Locations & Times

Risen for Me, for Us

by Jeff Lucas on March 18, 2024

The restaurant was heaving with post-church diners. I scanned the throng, looking for Kay, who’d gone ahead to secure a table.

I’d enjoyed church. Mostly. The Easter Sunday morning service is usually my favorite, but when we got to the part where we shared the traditional resurrection greeting, a twinge surfaced in my heart. The preacher declared, “The Lord is risen!” And, on cue, our lovely congregation beamed, “He is risen indeed!” But as I joined in with the expected response, I sensed the faintest hint of a question mark, but I couldn’t think why.

I do believe that Jesus is alive, right now, despite it being entirely impossible for a man dead three days to neatly fold his own shroud and walk out into the sunlight. But with God, all things are possible. No, this was not an attack of raw doubt, but something more subtle.

At the restaurant, brushing the twinge aside like a pesky mosquito, it was then that I saw them: a crowded table of ten, waving at me, inviting me to come over. As one of the pastors at Timberline who is frequently on the platform, this often happens.

I strolled over to their table. “Hi everyone! Happy Easter! How are you?”

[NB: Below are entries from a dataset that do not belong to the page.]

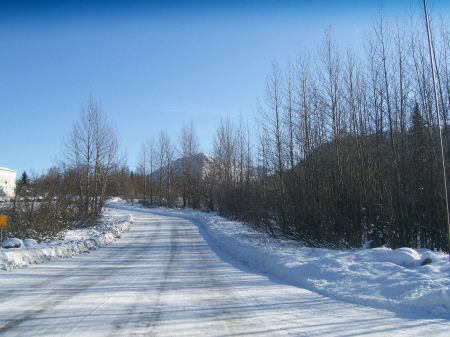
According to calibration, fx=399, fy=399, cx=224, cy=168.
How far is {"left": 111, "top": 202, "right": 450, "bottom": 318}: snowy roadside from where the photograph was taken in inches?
297

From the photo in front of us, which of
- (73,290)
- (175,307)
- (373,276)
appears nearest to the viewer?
(175,307)

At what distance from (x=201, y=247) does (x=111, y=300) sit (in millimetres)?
12271

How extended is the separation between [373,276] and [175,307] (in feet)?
16.3

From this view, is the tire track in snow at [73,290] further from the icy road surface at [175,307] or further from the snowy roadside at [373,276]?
the snowy roadside at [373,276]

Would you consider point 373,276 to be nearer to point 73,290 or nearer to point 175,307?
point 175,307

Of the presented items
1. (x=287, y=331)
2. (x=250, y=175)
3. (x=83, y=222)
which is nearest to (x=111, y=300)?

They nodded, smiled, said they were fine, and I launched into some fairly nondescript chatter. They joined in, politely. But after a minute or three, I sensed yet another twinge: something was amiss here. They were looking nervous. Perhaps I’d overstayed my welcome. 

And then, a more awful thought — I decided to ask, “Er…I don’t think that you know me, do you?”

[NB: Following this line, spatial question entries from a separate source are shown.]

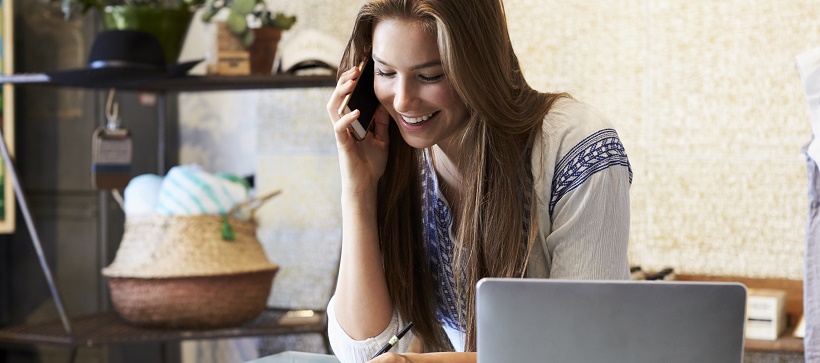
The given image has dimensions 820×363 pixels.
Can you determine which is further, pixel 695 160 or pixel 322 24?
pixel 322 24

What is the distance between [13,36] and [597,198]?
2.41 meters

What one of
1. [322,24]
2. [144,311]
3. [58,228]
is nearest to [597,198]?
[144,311]

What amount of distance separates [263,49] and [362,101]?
3.64ft

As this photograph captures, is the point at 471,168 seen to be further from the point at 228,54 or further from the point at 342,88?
the point at 228,54

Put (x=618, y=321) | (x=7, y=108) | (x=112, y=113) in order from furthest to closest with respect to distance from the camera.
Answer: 1. (x=112, y=113)
2. (x=7, y=108)
3. (x=618, y=321)

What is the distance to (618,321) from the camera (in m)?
0.98

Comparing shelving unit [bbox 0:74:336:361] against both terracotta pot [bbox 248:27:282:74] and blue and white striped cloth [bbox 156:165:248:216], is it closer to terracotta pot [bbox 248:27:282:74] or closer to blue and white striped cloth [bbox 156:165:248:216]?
terracotta pot [bbox 248:27:282:74]

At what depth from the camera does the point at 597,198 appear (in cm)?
145

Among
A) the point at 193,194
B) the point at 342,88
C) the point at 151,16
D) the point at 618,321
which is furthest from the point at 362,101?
the point at 151,16

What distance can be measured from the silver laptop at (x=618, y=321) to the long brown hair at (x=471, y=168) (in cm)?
50

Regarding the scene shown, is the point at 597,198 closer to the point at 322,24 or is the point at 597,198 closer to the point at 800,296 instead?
the point at 800,296

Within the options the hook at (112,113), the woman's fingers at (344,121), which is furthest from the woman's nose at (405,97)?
the hook at (112,113)

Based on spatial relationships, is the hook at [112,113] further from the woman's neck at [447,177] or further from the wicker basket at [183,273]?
the woman's neck at [447,177]

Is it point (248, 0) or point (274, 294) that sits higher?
point (248, 0)
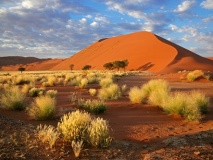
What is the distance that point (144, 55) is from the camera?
91.7 metres

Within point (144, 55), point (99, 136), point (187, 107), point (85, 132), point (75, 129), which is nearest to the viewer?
point (99, 136)

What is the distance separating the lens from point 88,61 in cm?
12012

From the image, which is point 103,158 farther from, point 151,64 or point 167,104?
point 151,64

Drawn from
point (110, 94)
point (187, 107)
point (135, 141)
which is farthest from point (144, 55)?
point (135, 141)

One of them, a brave soul, confirmed my worst fear. “You’re right, sir. We’ve never seen you before in our lives.”

“But you waved me over when I walked in,” I protested. 

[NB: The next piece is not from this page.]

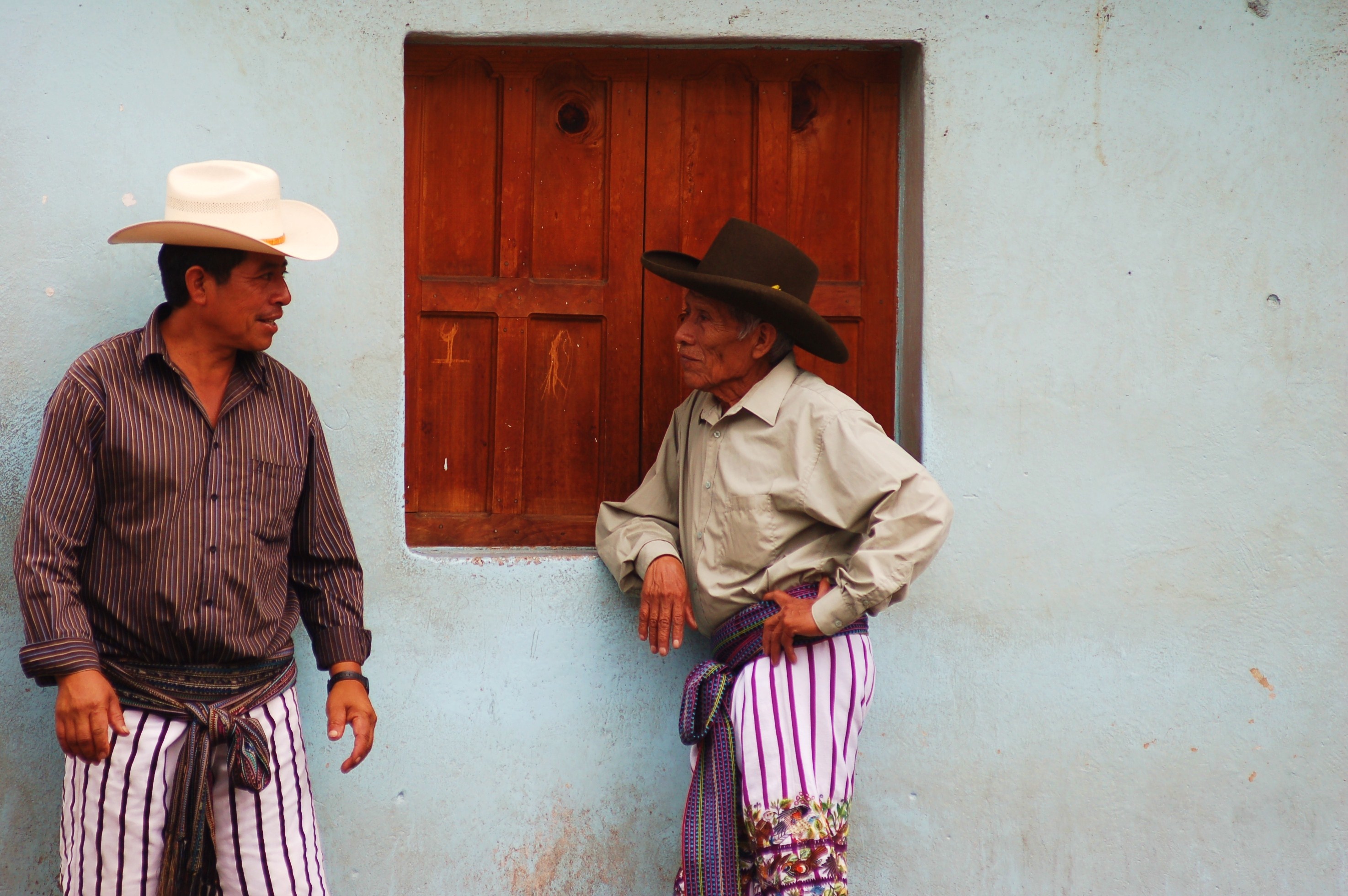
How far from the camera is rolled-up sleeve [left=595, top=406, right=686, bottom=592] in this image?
290 cm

“We were waving at a chap behind you.”

My face flushed crimson. I wanted the ground to swallow me up.

“I am so very, very sorry. I’ll go away now, forever,” I mumbled, making a hasty retreat.  

They were greeting someone else. Not me.

Reflecting later, the episode helped me to identify the source of my Easter mid-service anxiety. Sometimes I worry that something similar will happen when I finally meet Jesus. He’ll smile, open His arms wide for a hug, and I rush towards Him. And the joy I feel is suddenly vaporized as He steps back, a look of consternation on His face now. “I’m sorry,” He says, His eyes sad now. “I was talking to the person behind you. Not you.”

We can develop the feeling that Jesus loves the world broadly but not necessarily us personally. Or what we believe can distill into being just cold theory, like our belief in the existence of the planet Neptune. We know that it’s out there — but its existence doesn’t make any impact on how we think and live. We’re left feeling like spectators, outsiders even, when the great truths of the faith are celebrated. 

We Christians can be gifted at counting ourselves out when it comes to blessing and counting ourselves in when judgment is sounded. If I stood up in church and announced that the Lord had revealed to me that there were some people present who brought special delight to Him because of their good choices, a lot of people would be craning their necks, wondering who merited such encouragement, but not thinking for a moment that it could be them. Conversely, if I declared that I felt that there were some who had irritated God and should ready themselves for a dose of fire and brimstone, many would rush to think that fireproof clothing would be a wise shopping choice.

But the good news of the cross and resurrection is for those who often feel like they’re on the outside looking in. A dying thief is promised paradise. Thomas, most famous for his doubting, misses the meeting of his life, but then is treated to another opportunity to encounter the risen Jesus. Peter, foot squarely in his mouth with a fireside denial, is treated to an early morning fireside breakfast. 

Christ is risen. He’s preparing a place for us. We’ll be with Him, and tears, sorrow, and death, they will have all gone away, forever. It’s for you. Me. Us.

The Lord is risen. He is risen indeed. Hallelujah.